Rafael Luciani 11 de noviembre de 2017
Los
cristianos creemos que en la praxis de Jesús se revela la voluntad de Dios y
por tanto lo que Él provee o no. Jesús entiende que el desarrollo histórico de
los pueblos no depende del azar o la improvisación, como tampoco de un supuesto
destino escrito. La historia se construye y se asume responsable y honestamente.
Su medida será la altura de nuestra propia humanidad.
Por
ello, un primero paso es reconocer las cargas que soportan las mayorías, así
como lo vio Jesús en su pueblo (Mt 15,28) fruto de políticas discriminatorias.
Otro es la apuesta por el camino de la justicia y la verdad (Mt 21,31), a
diferencia de quienes optan por la violencia (Lc 20,19) y el autoritarismo (Lc
9,54) para sostenerse en el poder. Pero ¿será que hacemos caso a líderes que,
como en otrora, actúan como ciegos que guían a otros ciegos (Mt 15,12)?
Así
como nosotros, también Jesús se preguntó qué es lo que Dios quiere y puede
proveer en una sociedad fracturada y desesperanzada. La respuesta no la
encontró en los políticos de turno, sino en los profetas: «algo espantoso ha
ocurrido en este país y mi pueblo tan campante» (Jer 5,30-31), mientras «la
maldad no tiene límites» (Jer 5,28). «¿Es que acaso no buscan tus ojos la
verdad?» (Jer 5,3), «no ves que el salario no alcanza para subsistir» y la
«inseguridad reina» (Zac 8,10). «¿Sabremos discernir lo que sucede a nuestro
alrededor?» (Lc 12,56-57).
Dios
no quería lo que sucedía ni proveía su favor al poderoso o al victimario.

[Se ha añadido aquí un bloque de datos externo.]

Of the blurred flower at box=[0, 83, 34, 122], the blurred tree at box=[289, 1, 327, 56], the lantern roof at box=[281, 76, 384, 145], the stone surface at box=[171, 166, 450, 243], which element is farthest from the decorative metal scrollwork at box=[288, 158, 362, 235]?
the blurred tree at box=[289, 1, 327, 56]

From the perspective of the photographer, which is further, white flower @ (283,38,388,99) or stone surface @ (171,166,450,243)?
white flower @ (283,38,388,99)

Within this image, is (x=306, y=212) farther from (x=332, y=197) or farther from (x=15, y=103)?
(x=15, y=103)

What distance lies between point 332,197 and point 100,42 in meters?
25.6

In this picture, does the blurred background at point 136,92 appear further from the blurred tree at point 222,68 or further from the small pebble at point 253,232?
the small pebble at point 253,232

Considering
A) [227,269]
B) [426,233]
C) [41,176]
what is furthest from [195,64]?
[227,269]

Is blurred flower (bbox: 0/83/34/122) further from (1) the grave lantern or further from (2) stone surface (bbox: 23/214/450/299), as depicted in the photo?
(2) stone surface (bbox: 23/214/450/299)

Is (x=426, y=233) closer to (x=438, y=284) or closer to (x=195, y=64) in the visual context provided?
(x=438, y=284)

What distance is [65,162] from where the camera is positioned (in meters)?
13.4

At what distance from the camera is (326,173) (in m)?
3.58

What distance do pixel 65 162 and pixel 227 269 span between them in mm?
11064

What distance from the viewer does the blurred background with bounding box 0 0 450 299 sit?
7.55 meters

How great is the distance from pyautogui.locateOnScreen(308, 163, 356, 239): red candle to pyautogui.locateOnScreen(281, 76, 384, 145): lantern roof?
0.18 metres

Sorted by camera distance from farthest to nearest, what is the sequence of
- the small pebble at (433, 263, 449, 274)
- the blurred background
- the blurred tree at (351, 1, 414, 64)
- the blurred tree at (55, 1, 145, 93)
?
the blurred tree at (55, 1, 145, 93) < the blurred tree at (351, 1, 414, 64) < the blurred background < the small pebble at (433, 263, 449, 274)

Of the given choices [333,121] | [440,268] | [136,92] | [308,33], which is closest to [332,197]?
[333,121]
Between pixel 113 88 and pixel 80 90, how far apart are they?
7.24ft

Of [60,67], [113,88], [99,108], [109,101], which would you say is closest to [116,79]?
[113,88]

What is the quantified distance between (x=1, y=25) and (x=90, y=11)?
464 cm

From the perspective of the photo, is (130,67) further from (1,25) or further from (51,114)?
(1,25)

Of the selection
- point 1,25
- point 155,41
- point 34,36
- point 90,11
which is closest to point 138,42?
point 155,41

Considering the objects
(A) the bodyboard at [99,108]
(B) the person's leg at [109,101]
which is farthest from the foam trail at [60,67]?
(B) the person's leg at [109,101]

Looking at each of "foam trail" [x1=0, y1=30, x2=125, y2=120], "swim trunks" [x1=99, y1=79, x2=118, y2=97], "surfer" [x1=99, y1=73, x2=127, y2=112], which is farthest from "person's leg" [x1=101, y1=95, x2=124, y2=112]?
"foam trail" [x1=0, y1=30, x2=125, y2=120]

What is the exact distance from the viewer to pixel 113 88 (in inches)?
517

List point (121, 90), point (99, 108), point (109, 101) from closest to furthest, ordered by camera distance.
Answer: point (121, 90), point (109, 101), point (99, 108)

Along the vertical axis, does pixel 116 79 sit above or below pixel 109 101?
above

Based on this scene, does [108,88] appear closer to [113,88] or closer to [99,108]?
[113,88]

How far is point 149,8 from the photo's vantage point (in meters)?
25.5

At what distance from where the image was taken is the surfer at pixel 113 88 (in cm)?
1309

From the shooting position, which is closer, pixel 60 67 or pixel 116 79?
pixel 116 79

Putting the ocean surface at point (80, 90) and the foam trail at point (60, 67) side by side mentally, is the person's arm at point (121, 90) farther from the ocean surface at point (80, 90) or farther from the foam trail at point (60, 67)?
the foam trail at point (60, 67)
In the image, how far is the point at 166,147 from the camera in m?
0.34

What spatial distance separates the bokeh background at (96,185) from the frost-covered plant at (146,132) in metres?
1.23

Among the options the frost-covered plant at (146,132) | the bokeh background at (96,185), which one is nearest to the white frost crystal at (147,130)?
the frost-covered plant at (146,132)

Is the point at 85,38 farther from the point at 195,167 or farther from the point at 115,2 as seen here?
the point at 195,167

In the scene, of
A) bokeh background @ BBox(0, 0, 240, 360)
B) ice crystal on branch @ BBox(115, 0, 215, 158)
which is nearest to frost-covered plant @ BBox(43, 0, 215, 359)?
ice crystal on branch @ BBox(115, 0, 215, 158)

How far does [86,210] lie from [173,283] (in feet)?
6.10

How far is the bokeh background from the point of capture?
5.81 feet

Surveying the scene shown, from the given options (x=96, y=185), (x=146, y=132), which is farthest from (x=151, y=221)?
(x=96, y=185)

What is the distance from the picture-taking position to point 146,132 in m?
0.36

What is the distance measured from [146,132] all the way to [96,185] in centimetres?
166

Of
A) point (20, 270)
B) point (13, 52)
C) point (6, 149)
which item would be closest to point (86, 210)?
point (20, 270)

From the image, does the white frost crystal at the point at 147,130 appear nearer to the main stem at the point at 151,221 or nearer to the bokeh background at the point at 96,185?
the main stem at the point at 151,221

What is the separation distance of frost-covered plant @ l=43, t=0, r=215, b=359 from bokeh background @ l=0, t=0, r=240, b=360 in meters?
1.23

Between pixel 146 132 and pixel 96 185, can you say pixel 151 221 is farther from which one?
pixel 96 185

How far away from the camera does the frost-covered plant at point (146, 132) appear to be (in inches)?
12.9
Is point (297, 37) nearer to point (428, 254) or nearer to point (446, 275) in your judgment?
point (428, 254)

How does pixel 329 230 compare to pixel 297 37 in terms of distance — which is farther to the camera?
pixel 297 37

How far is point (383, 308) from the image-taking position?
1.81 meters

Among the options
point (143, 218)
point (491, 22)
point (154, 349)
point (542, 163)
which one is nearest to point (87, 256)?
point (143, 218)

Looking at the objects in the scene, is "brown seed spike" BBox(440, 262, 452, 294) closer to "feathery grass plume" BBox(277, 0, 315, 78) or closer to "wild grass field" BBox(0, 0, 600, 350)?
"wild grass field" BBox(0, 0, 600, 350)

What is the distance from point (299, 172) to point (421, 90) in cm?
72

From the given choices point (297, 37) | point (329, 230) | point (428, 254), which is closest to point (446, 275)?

Estos
pensaban en el propio beneficio mientras la gran mayoría padecía sufrimientos.
Jesús denunció todo esto usando parábolas, contando cómo muchos tenían que ir a
las plazas a sortear un día de trabajo (Mt 20,1) y había hambre (Lc 16,19-21),
mientras que la indolencia crecía (Lc 11,5-7). Clamaba: ¿hasta dónde llega la
indolencia? ¿es que no se quiere la paz? (Lc 19,41-42).
Muchos
conflictos son producidos por dos tipos de personas. Primero, aquellos que
absolutizan credos religiosos o adhesiones ideológicas por encima de cada
persona concreta y sus necesidades reales. Segundo, los que con su indolencia e
indiferencia permiten que las cosas sigan empeorando cada vez más. La historia
parece repetirse. Tanto que nos asombra encontrar a un corazón compasivo (Lc
10,36-37) a quien le duela lo que sucede (Lc 18,18) y reaccione sin dejarse
corromper por el poder o el dinero.
Debemos
recuperar el discurso de la justicia social por la vía de la paz y la praxis de
la solidaridad fraterna (Mt 5,6.9-10). Para ello, es indispensable que
desabsoluticemos las propias ideologías y los credos que nos separan y
polarizan, e impiden que reconozcamos lo mal que estamos. Jesús nunca apoyó una
revolución política o religiosa. Sabía sus consecuencias. Pero sí impulsó
procesos de cambio social y cultural porque entendió que sólo «habría paz si se
siembra» (Zac 8,12) y «de su construcción dependería nuestro desarrollo humano»
(Mt 5,9).
En
nuestro contexto no es Dios quien hará los cambios necesarios. No somos
marionetas de un destino improvisado, pero tampoco esclavos de una ideología.
No perdamos la esperanza presente mientras nos roban el futuro.